Containerizing Hyperterse gives you reproducible, portable deployments. The build artifact is a static binary with no external dependencies, so your final image can be extremely small — even `scratch` works.

## Multi-stage build

Build from source inside a container and produce a minimal final image. Source files stay in the build stage and never reach the deployed image.

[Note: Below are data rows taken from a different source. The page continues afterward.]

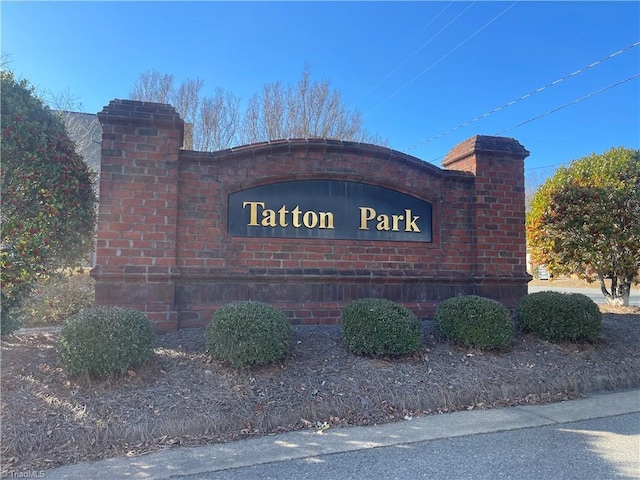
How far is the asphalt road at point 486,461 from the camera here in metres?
3.15

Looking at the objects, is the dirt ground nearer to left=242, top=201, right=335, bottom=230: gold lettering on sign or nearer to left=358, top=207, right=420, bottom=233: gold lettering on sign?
left=242, top=201, right=335, bottom=230: gold lettering on sign

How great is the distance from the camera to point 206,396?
4047 millimetres

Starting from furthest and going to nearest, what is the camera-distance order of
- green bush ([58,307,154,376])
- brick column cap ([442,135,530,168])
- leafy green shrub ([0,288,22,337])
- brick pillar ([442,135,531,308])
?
brick column cap ([442,135,530,168]) < brick pillar ([442,135,531,308]) < leafy green shrub ([0,288,22,337]) < green bush ([58,307,154,376])

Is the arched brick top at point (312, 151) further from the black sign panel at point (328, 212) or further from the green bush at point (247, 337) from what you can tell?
the green bush at point (247, 337)

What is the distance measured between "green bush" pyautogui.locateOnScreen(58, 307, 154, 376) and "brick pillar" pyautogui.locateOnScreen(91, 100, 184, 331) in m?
1.28

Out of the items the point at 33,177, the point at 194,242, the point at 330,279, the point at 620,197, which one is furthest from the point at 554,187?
the point at 33,177

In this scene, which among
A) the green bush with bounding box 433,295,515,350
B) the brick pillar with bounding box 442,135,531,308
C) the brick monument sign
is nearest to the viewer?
the green bush with bounding box 433,295,515,350

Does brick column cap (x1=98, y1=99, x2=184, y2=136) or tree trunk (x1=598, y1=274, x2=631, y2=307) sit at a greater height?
brick column cap (x1=98, y1=99, x2=184, y2=136)

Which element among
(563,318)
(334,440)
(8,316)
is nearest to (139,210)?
(8,316)

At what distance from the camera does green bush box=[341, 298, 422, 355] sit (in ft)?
16.3

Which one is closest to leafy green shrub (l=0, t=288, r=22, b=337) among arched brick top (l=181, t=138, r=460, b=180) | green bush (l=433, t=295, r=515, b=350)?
arched brick top (l=181, t=138, r=460, b=180)

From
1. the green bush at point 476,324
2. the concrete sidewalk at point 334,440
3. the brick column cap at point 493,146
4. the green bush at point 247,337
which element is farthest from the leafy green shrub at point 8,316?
the brick column cap at point 493,146

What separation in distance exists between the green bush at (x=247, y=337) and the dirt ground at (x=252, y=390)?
15cm

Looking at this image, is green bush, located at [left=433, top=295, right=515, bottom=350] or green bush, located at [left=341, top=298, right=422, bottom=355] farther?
green bush, located at [left=433, top=295, right=515, bottom=350]
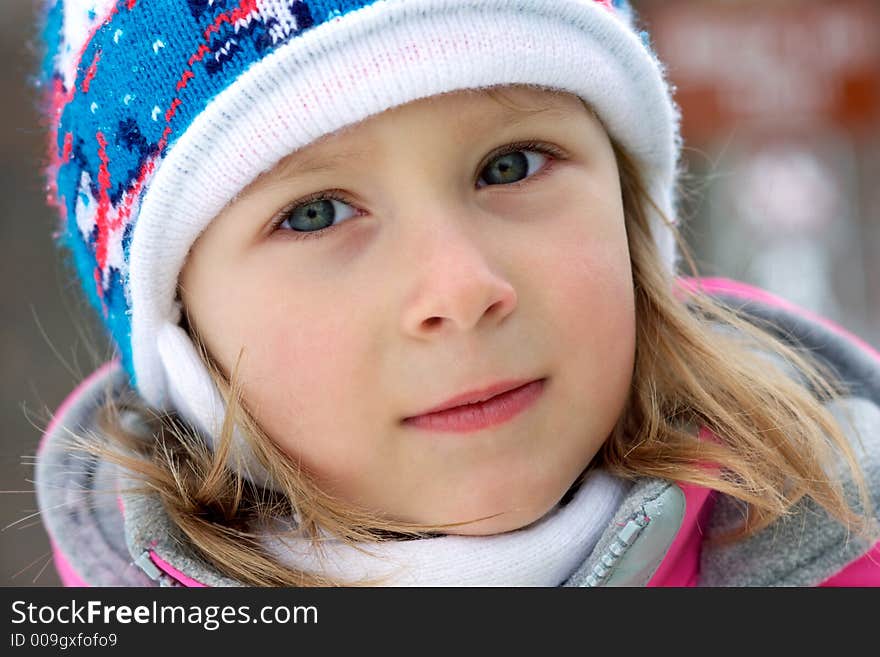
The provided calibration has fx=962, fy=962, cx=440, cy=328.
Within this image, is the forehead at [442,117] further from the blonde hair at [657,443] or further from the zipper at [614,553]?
the zipper at [614,553]

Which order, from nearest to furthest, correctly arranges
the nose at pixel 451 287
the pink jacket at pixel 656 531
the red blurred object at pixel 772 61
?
the nose at pixel 451 287, the pink jacket at pixel 656 531, the red blurred object at pixel 772 61

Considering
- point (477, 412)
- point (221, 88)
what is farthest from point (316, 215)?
point (477, 412)

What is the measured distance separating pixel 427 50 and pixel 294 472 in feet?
1.45

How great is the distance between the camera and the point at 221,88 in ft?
3.05

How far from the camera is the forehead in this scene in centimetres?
91

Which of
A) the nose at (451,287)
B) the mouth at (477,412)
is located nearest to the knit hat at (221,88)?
the nose at (451,287)

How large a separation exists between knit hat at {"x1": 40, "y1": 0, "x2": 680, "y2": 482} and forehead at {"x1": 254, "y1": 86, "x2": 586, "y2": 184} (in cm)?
2

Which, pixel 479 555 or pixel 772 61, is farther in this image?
pixel 772 61

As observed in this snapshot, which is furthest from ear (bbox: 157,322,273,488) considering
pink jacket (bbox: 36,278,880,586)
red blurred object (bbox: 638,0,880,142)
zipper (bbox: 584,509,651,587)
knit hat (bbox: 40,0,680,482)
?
red blurred object (bbox: 638,0,880,142)

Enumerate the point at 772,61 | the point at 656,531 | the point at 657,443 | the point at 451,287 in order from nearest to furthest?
the point at 451,287 < the point at 656,531 < the point at 657,443 < the point at 772,61

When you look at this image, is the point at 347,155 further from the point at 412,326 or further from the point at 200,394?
the point at 200,394

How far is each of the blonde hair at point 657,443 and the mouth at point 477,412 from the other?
0.40 feet

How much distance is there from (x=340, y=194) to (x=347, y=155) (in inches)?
1.6

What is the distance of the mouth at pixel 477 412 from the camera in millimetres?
921
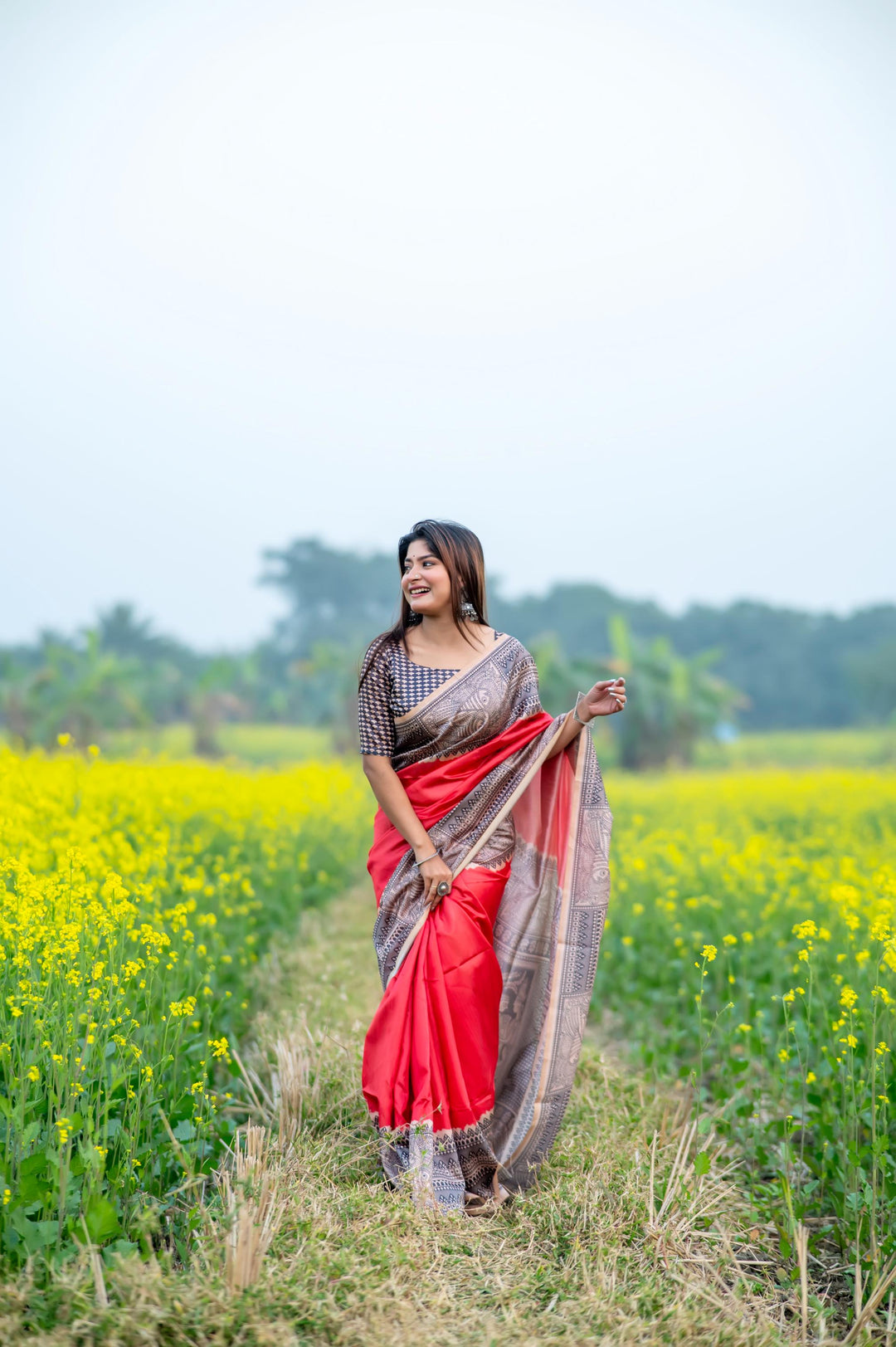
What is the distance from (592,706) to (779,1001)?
1.99m

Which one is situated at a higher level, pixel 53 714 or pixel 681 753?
pixel 53 714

```dockerfile theme={null}
FROM hyperterse-builder AS builder
WORKDIR /src
COPY . .
RUN hyperterse build -o dist

FROM alpine:3.19
RUN apk add --no-cache ca-certificates
RUN adduser -D -u 1001 hyperterse
COPY --from=builder /src/dist/ /app/
WORKDIR /app
USER hyperterse
EXPOSE 8080
ENTRYPOINT ["./hyperterse", "serve"]
```

This approach is ideal when your CI pipeline builds the container image directly from the repository.

## Pre-built artifact

If your pipeline already produces the `dist/` directory (for example, as a CI artifact), skip the build stage and copy the output directly:

```dockerfile theme={null}
FROM alpine:3.19
RUN apk add --no-cache ca-certificates
RUN adduser -D -u 1001 hyperterse
COPY dist/ /app/
WORKDIR /app
USER hyperterse
EXPOSE 8080
ENTRYPOINT ["./hyperterse", "serve"]
```

## Scratch image

The Hyperterse binary is statically compiled. You can deploy it on a `scratch` base image with no OS layer at all:

```dockerfile theme={null}
FROM scratch
COPY dist/hyperterse /hyperterse
COPY dist/model.bin /model.bin
COPY dist/build/ /build/
EXPOSE 8080
ENTRYPOINT ["/hyperterse", "serve"]
```

This produces the smallest possible image — just the binary and the manifest.

<Warning>
  Scratch images have no shell, no package manager, and no debugging tools. Use
  them for production deployments where you have external observability in
  place. For troubleshooting, use the Alpine-based image.
</Warning>

## Docker Compose

Run Hyperterse alongside your database for local development or simple deployments:

```yaml theme={null}
services:
  hyperterse:
    build: .
    ports:
      - '8080:8080'
    env_file: .env
    depends_on:
      db:
        condition: service_healthy

  db:
    image: postgres:16
    environment:
      POSTGRES_DB: app
      POSTGRES_USER: app
      POSTGRES_PASSWORD: secret
    healthcheck:
      test: ['CMD-SHELL', 'pg_isready']
      interval: 5s
      timeout: 3s
```

## Best practices

* Run as a non-root user. All examples above use a dedicated `hyperterse` user with UID 1001.
* Use `env_file` or secrets for credentials. Never bake connection strings into the image.
* Use health checks. Hyperterse exposes `/heartbeat` — configure Docker's `HEALTHCHECK` or your orchestrator's probes to use it.
* Pin your base image. Use specific tags like `alpine:3.19`, not `alpine:latest`.